This is the official repository for BinShot (ACSAC 22'), which is a practical binary code similarity detection tool with BERT-based transferable similarity learning.
pip install -r requirements.txt
Besides, you need to install the followings:
- python3 (tested on 3.8)
- IDA Pro (tested on 7.6)
- pytorch (tested on 1.11)
The proprocessed data used in our paper can be found by following google drive link:
https://bit.ly/3xov03n
Download the data, and then move them into "corpus" directory.
python3 bert_mlm.py \
-cd corpus/pretrain.all.corpus.txt \
-vp corpus/pretrain.all.corpus.voca \
-op models/pretrain
python3 binshot.py \
-bm models/pretrain/model_bert/bert_ep19.model \
-vp corpus/pretrain.all.corpus.voca \
-op models/downstream \
-r all \
-tn corpus/binsim.all.train.corpus.txt \
-vd corpus/binsim.all.valid.corpus.txt \
-tt corpus/binsim.all.test.corpus.txt
To get metrics across different compilers and optimization levels (e.g., clangO0 & gccO2), run following command:
python result.py -s models/downstream/pred.test.all_all -v models/downstream
The result will be written in the json file placed in models/downstream (-v option).
python3 binshot.py \
-bm models/pretrain/model_bert/bert_ep19.model \
-vp corpus/pretrain.all.corpus.voca \
-op models/spec06 \
-r spec06 \
-tn corpus/binsim.spec06.train.corpus.txt \
-vd corpus/binsim.spec06.valid.corpus.txt \
-tt corpus/binsim.spec06.test.corpus.txt
python3 binshot.py \
-bm models/pretrain/model_bert/bert_ep19.model \
-vp corpus/pretrain.all.corpus.voca \
-op models/spec17 \
-r spec17 \
-tn corpus/binsim.spec17.train.corpus.txt \
-vd corpus/binsim.spec17.valid.corpus.txt \
-tt corpus/binsim.spec17.test.corpus.txt
python3 binshot.py \
-bm models/[spec06,spec17]/model_sim/bert_ep19.model \
-fm models/[spec06,spec17]/model_sim/sim_ep19.model \
-vp corpus/pretrain.all.corpus.voca \
-op models/[spec06,spec17] \
-r [gnu,spec06,spec17,rwp] \
-tt corpus/binsim.[gnu,spec06,spec17,rwp].test.corpus.txt
python3 binshot.py \
-bm models/downstream/model_sim/bert_ep19.model \
-fm models/downstream/model_sim/sim_ep19.model \
-vp corpus/pretrain.all.corpus.voca \
-op models/downstream \
-r cve \
-tt corpus/cve.corpus.txt
In this evaluation, if any of functions of interest is similar with a target,
it should be predicted as positive.
To get metrics corresponding to our realistic scenario (see paper),
run following command:
python result_cve.py -s models/downstream/pred.test.cve_all -v models/downstream
The result will be written in the txt file placed in models/downstream (-v option).

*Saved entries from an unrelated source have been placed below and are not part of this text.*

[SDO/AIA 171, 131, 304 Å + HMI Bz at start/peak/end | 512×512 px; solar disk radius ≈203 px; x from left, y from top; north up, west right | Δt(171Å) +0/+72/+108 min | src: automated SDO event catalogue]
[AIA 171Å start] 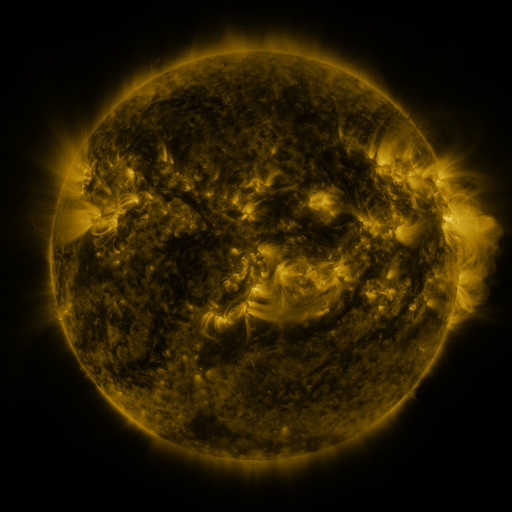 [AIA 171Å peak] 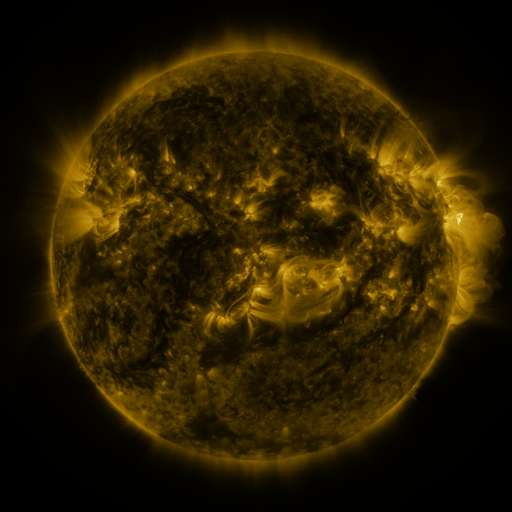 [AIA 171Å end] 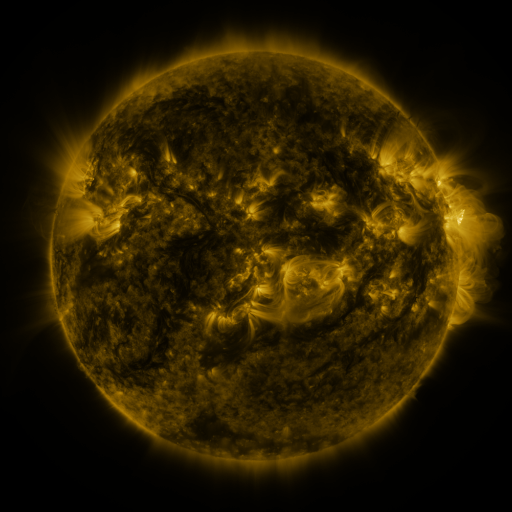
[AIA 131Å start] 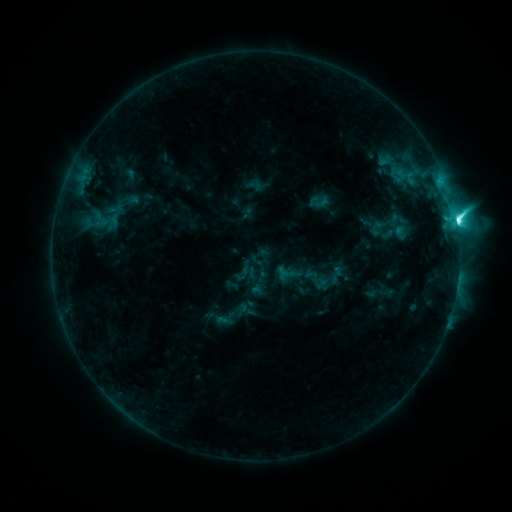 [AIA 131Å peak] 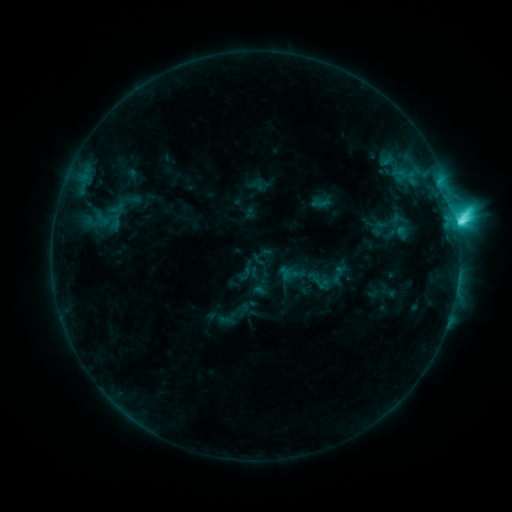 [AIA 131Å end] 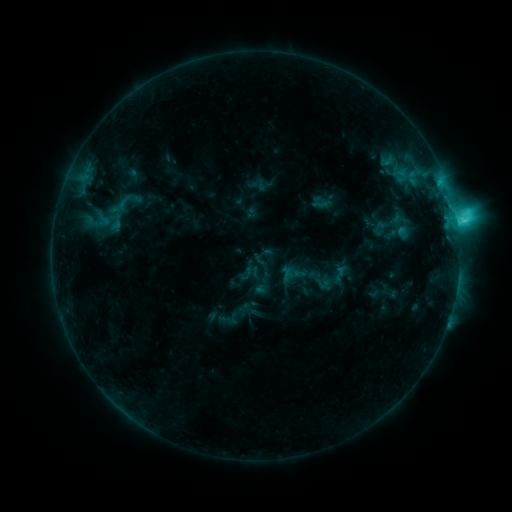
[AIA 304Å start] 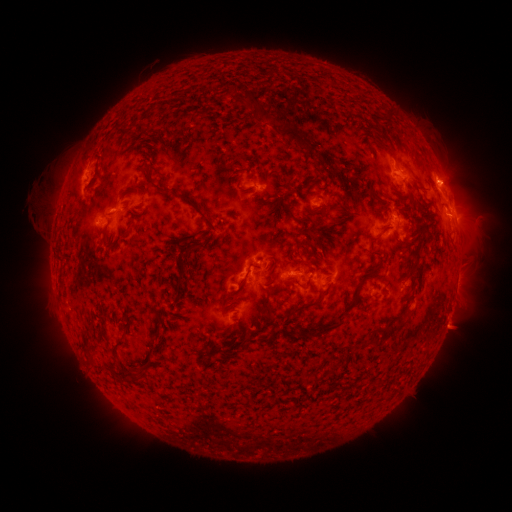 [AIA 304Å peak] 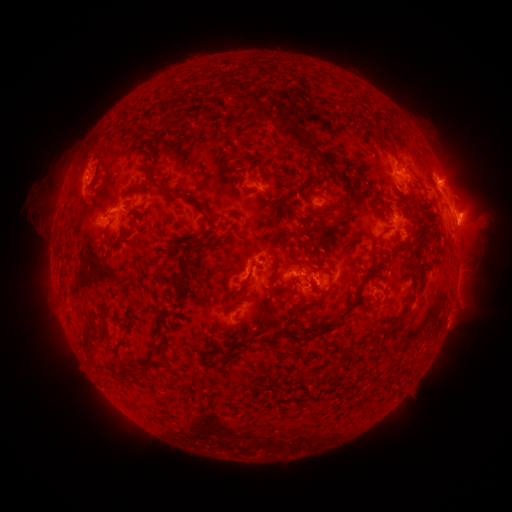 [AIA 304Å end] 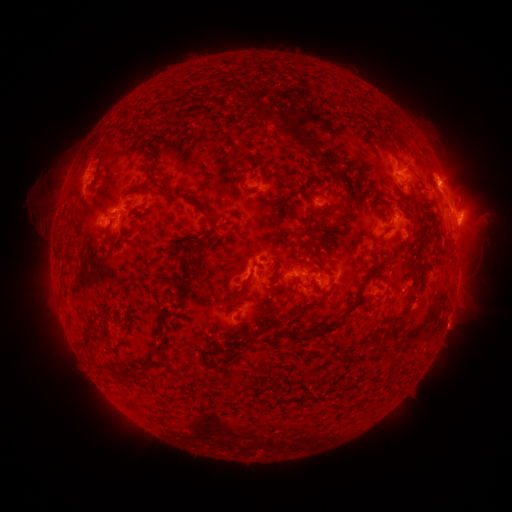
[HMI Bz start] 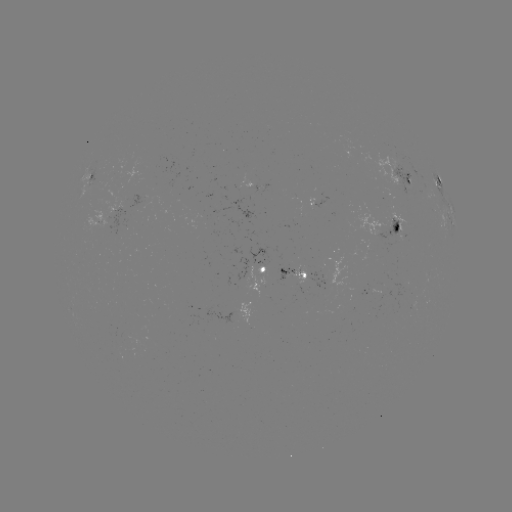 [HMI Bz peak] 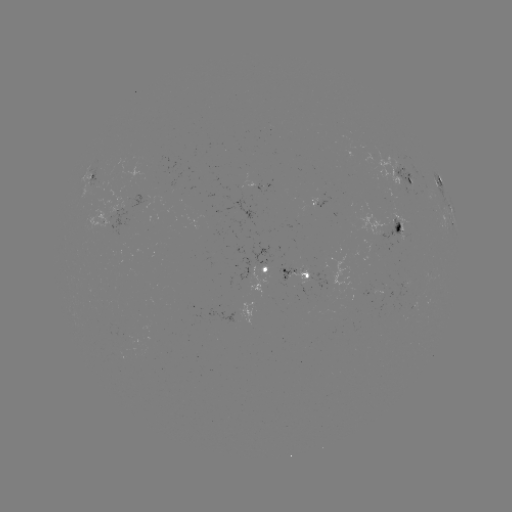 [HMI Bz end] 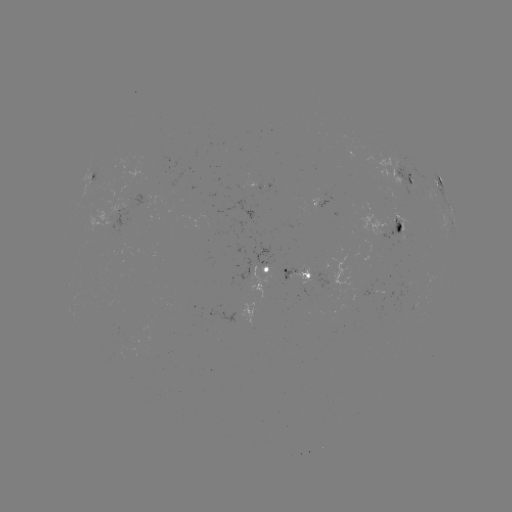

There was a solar emerging-flux region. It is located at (391, 223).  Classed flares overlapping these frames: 1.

The following codes will be run with sample binaries in our repo.
- Binary should have execution permission.
- Binary name format should be "binname-IA-compiler-optlv" (e.g., find-amd64-gcc-O2)
- Run following commands
mkdir -p norm/findutils norm/cve norm/cve_strip
bash gen_ida.sh binary/findutils/
bash gen_ida.sh binary/cve/
bash gen_ida.sh binary/cve_strip/
bash gen_norm.sh binary/findutils/ norm/findutils/
bash gen_norm.sh binary/cve/ norm/cve/
bash gen_norm.sh binary/cve_strip/ norm/cve_strip/
python3 corpusgen.py -d binary/findutils/ -pkl norm/findutils/ -o corpus/ -t
python3 voca.py corpus/pretrain.findutils.corpus.voca.txt
python3 corpusgen.py -d binary/findutils/ -pkl norm/findutils/ -o corpus/ -b
python3 corpusgen.py -f corpus/binsim.findutils.corpus.txt -y binsimtask -p
python3 corpusgen.py -d binary/cve/ -pkl norm/cve/ -o corpus/ -c
This project is licensed under the MIT License - see the LICENSE file for details.
If your research employs BinShot, please cite the following paper:
@INPROCEEDINGS{binshot,
author = {Sunwoo Ahn and Seonggwan Ahn and Hyungjoon Koo and Yunheung Paek},
title = {Practical Binary Code Similarity Detection with BERT-based
Transferable Similarity Learning}
booktitle = {Proceedings of the 38th Annual Computer Security
Applications Conference (ACSAC)},
month = {Dec.},
year = {2022},
location = {Austin, Texas}
}